Un jour de sabbat, les disciples arrachent des épis; les pharisiens accusent. Jésus répond par l’exemple de David mangeant les pains de proposition et rappelle que le sabbat a été fait pour l’homme. Il conclut : le Fils de l’homme est Seigneur du sabbat.
- Jésus traverse des champs un jour de sabbat. - Les disciples, en marchant, arrachent des épis. - Les pharisiens accusent : « Pourquoi font-ils ce qui n’est pas permis le jour du sabbat ? ». - Jésus répond en rappelant David mangeant les pains de proposition avec ses compagnons. - Jésus mentionne le temps du souverain sacrificateur Abiathar (selon le récit). - Jésus conclut : « Le sabbat a été fait pour l’homme, et non l’homme pour le sabbat ». - Jésus ajoute : « Le Fils de l’homme est Seigneur même du sabbat ».
Dénoncer le légalisme et révéler l’intention de la Loi : le bien de l’homme sous l’autorité de Jésus.
- Pourquoi Jésus parle-t-il de David ? → Pour rappeler un précédent biblique où un besoin pressant prévaut sur une règle cultuelle. - Que signifie « le sabbat a été fait pour l’homme » ? → Le sabbat est un don de Dieu pour le bien, non un piège légaliste. - Pourquoi « Fils de l’homme Seigneur du sabbat » ? → Jésus affirme son autorité souveraine sur l’institution.
Les disciples sont accusés d’irrévérence, et la religion devient un tribunal de règles. Le problème est un légalisme qui oublie le but du sabbat et refuse l’autorité de Jésus. Le passage révèle Jésus comme celui qui rétablit le sens et se présente comme Seigneur du sabbat.
Le Messie a autorité sur le sabbat : Jésus interprète la Loi souverainement et met en avant la miséricorde.
1 S 21,1–6; Mt 12,1–8; Lu 6,1–5; Col 2,16–17; He 4,9–10
- Accusation / suspicion : les pharisiens « disaient » (reproche implicite).
Avant : discussion sur le jeûne et images du neuf/vieux.

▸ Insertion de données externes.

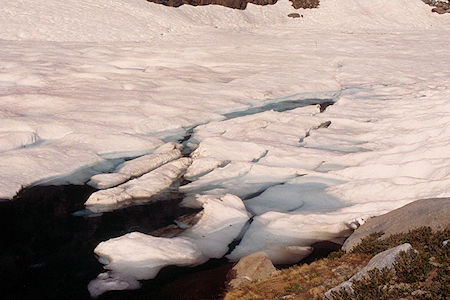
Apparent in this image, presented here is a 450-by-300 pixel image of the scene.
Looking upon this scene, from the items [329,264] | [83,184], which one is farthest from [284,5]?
[329,264]

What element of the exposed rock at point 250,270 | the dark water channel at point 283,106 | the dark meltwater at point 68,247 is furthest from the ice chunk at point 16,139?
the exposed rock at point 250,270

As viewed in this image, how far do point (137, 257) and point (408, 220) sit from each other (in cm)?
582

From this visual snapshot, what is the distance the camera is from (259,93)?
73.7 ft

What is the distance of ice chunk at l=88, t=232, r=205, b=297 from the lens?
27.4 feet

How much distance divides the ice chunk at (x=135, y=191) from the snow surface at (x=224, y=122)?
0.05m

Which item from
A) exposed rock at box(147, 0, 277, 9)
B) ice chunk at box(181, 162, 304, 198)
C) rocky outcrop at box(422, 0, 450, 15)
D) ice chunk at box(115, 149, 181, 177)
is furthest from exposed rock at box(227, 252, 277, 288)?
rocky outcrop at box(422, 0, 450, 15)

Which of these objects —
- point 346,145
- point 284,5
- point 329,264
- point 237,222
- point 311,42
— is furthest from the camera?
point 284,5

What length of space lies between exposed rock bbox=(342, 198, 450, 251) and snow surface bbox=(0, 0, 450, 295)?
0.61 metres

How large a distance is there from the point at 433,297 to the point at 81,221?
26.6ft

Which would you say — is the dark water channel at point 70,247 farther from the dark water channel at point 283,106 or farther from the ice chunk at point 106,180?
the dark water channel at point 283,106

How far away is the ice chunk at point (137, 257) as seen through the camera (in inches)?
329

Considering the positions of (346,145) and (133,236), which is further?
(346,145)

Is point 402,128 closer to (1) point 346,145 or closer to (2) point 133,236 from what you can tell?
(1) point 346,145

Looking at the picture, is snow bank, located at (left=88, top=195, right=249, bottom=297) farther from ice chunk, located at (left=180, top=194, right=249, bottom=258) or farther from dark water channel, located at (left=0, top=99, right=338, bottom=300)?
dark water channel, located at (left=0, top=99, right=338, bottom=300)
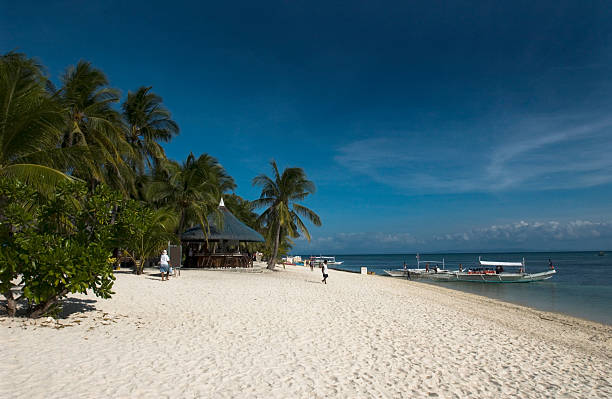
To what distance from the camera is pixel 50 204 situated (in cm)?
641

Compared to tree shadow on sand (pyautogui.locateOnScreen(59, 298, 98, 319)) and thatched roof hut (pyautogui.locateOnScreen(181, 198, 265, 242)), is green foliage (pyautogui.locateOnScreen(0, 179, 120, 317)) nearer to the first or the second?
tree shadow on sand (pyautogui.locateOnScreen(59, 298, 98, 319))

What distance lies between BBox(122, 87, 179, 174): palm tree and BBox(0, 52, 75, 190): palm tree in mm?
11313

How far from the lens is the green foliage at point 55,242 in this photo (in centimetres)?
558

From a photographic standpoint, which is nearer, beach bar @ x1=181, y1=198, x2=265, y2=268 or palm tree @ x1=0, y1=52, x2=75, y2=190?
palm tree @ x1=0, y1=52, x2=75, y2=190

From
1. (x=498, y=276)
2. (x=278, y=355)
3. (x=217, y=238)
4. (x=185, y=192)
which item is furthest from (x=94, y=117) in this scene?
(x=498, y=276)

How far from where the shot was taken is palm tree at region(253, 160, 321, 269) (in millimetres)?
20812

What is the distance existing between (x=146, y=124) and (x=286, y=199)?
911 cm

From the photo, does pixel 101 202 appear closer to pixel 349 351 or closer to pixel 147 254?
pixel 349 351

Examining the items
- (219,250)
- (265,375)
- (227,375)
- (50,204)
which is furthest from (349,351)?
(219,250)

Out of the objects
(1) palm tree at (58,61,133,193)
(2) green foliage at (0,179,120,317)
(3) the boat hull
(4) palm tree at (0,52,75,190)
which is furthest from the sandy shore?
(3) the boat hull

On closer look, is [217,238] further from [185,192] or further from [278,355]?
[278,355]

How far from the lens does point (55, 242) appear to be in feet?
19.3

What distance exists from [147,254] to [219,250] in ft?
30.5

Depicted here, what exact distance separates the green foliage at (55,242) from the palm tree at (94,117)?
657cm
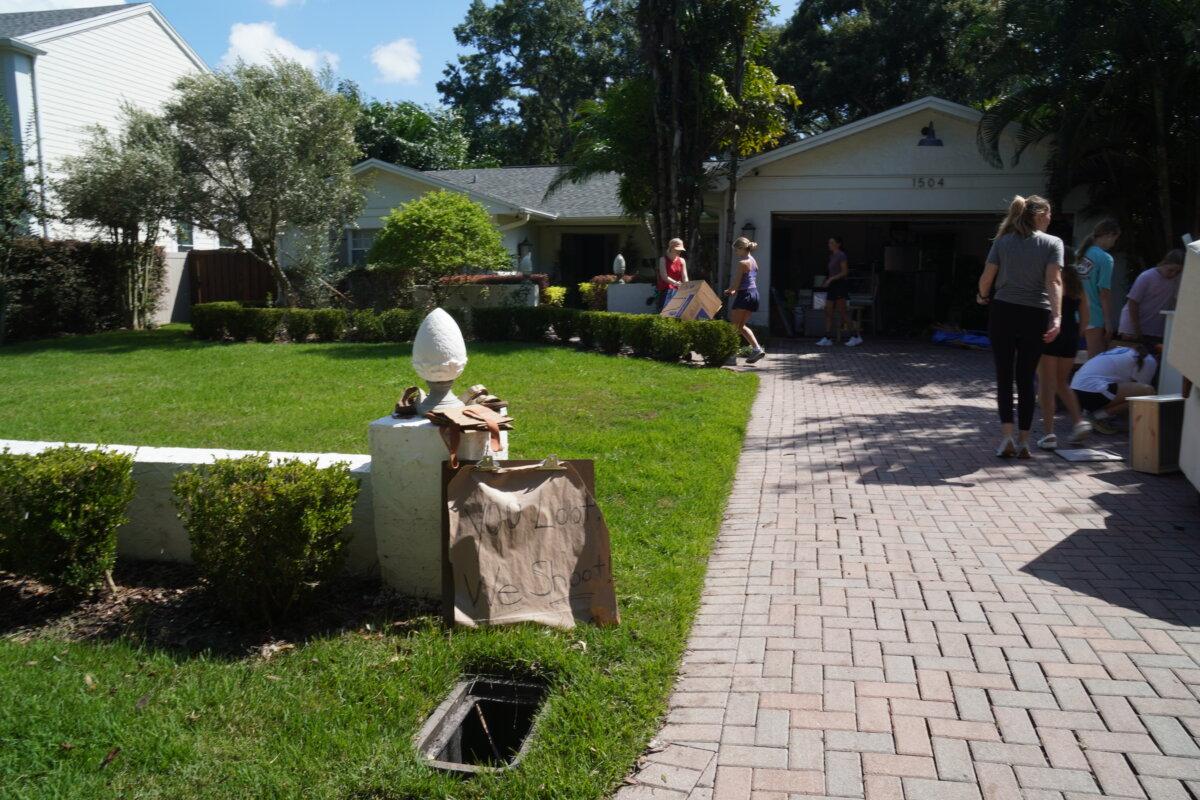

Après : guérison de la main sèche le jour du sabbat et décision des adversaires de le faire périr.
- Répétition : « sabbat » structure tout l’épisode. - Forme d’accusation : « pourquoi… ? ». - Répétition du thème « permis / pas permis ». - Référence narrative à David comme précédent biblique. - Contraste explicite : sabbat pour l’homme / homme pour le sabbat. - Déclaration finale d’autorité : « Seigneur du sabbat ».
- « sabbat » : jour mis à part, destiné au repos et au bien. - « permis » : question de ce que la Loi autorise réellement. - « David » : exemple biblique utilisé pour répondre à l’accusation. - « pour l’homme » : le sabbat sert la vie de l’homme, pas l’inverse. - « Seigneur du sabbat » : Jésus revendique l’autorité ultime sur ce jour.
- Conclure que Jésus abolit le sabbat : il en réaffirme le sens (bien de l’homme) et son autorité. - Lire l’exemple de David comme excuse pour tout : il sert à montrer une hiérarchie des besoins et l’intention de Dieu. - Réduire « Seigneur du sabbat » à une formule : c’est une revendication d’autorité messianique.
La tension est le conflit d’interprétation : que signifie garder le sabbat, et qui a autorité pour en définir le sens ? La visée est de montrer que Jésus interprète la Loi selon son intention (au service de l’homme) et qu’il possède une autorité souveraine comme « Seigneur du sabbat ».
Action des disciples le sabbat → accusation des pharisiens → réponse de Jésus par un exemple scripturaire (David) → principe général sur le sabbat → conclusion christologique (Fils de l’homme Seigneur du sabbat).